*Textauszug*
═══

Passage-Instrument von John Bird
Ein wissenschaftshistorisch wertvolles Instrument von dem berühmten Londoner Instrumentenmacher Bird.
Ein Passage- (=Durchgangs-)-Instrument dient der Beobachtung, wann ein Stern genau im Süden steht.
Diese Information hätte ich gern vor Ort gelesen.
Planisphäre
Hier habe ich eine offensichtliche Bildungslücke schließen können. Die Betrachtung des historischen Objekts war glücklicherweise selbsterklärend.
Wenn echte Instrumente wie Kunstobjekte präsentiert werden – ohne Information zu ihrem Nutzen, ihrer Funktionalität und ihrer wissenschaftlichen Bedeutung – werden sie ihrer eigentlichen Bedeutung beraubt. Denn sie sind weitaus mehr, als ein hübsch glänzender Zierrat. Diese wissenschaftlichen Grundlagen und das technische Können mit dem Ziel, neue Erkenntnisse zu erlangen, sind ein wesentliches Stück unserer Kultur.
Der Science-Fiction-Raum
Ich persönlich halte sehr viel davon, wenn in einer Ausstellung zu diesem überirdischen Thema auch etwas Science Fiction zu sehen ist. Schließlich bin ich selbst ein großer SF-Fan und nutze dieses Genre der Phantastik gern zur Illustration von naturwissenschaftlichen Inhalten.
Die Beschriftungen muss ich – wie gehabt – suchen.
Der Raum ist leider genauso zusammengewürfelt und inhaltlich schwer erschließbar wie der Rest der Ausstellung. (Da hatte die grandiose Ausstellung „Science Fiction in Deutschland“ im Haus der Geschichte in Bonn jedenfalls ganz andere Maßstäbe gesetzt – und zwar direkt im Nachbargebäude.)
Die Exponate sind allerdings wirklich sehenswert!
Mein persönlicher Favorit in der SF-Abteilung: das mehrere Meter große und großartige Modell der „Rodger Young“ – einem Transporter aus dem Film „Starship Troopers“.
Science Fiction-Kunst:
Die Gemälde waren für mich eine Offenbarung – von den Künstlern habe ich noch nie etwas gehört.
Paul Laffoley
Präzise ausgearbeitete, knallbunte Gemälde zwischen Mandala und technischer Illustration.
Ward Shelley
Präzise gezeichnet und gemalte Diagramme mit einem Fundus an Informationen, etwa zur Geschichte der Science Fiction.

═══

*Ausgangsdaten*
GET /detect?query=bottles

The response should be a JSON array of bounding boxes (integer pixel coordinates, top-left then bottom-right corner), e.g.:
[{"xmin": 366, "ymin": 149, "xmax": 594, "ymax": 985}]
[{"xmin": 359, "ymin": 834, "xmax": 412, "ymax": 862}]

═══

*Deine Aufgaben*
1. Gib den Abschnitt des Textauszugs wortgetreu wieder, der mit den Worten „Der Raum ist“ beginnt und mit „allerdings wirklich sehenswert!“ endet.
2. Beantworte anhand des Textauszugs:
(a) Wozu dient ein Passage-Instrument?
(b) Aus welchem Film stammt der Transporter „Rodger Young“?
(c) Wo war die Ausstellung „Science Fiction in Deutschland“ zu sehen?

*Ergebnisse je Aufgabe*
1.
Der Raum ist leider genauso zusammengewürfelt und inhaltlich schwer erschließbar wie der Rest der Ausstellung. (Da hatte die grandiose Ausstellung „Science Fiction in Deutschland“ im Haus der Geschichte in Bonn jedenfalls ganz andere Maßstäbe gesetzt – und zwar direkt im Nachbargebäude.)
Die Exponate sind allerdings wirklich sehenswert!

2.
(a) Es dient der Beobachtung, wann ein Stern genau im Süden steht.
(b) Aus dem Film „Starship Troopers“.
(c) Im Haus der Geschichte in Bonn.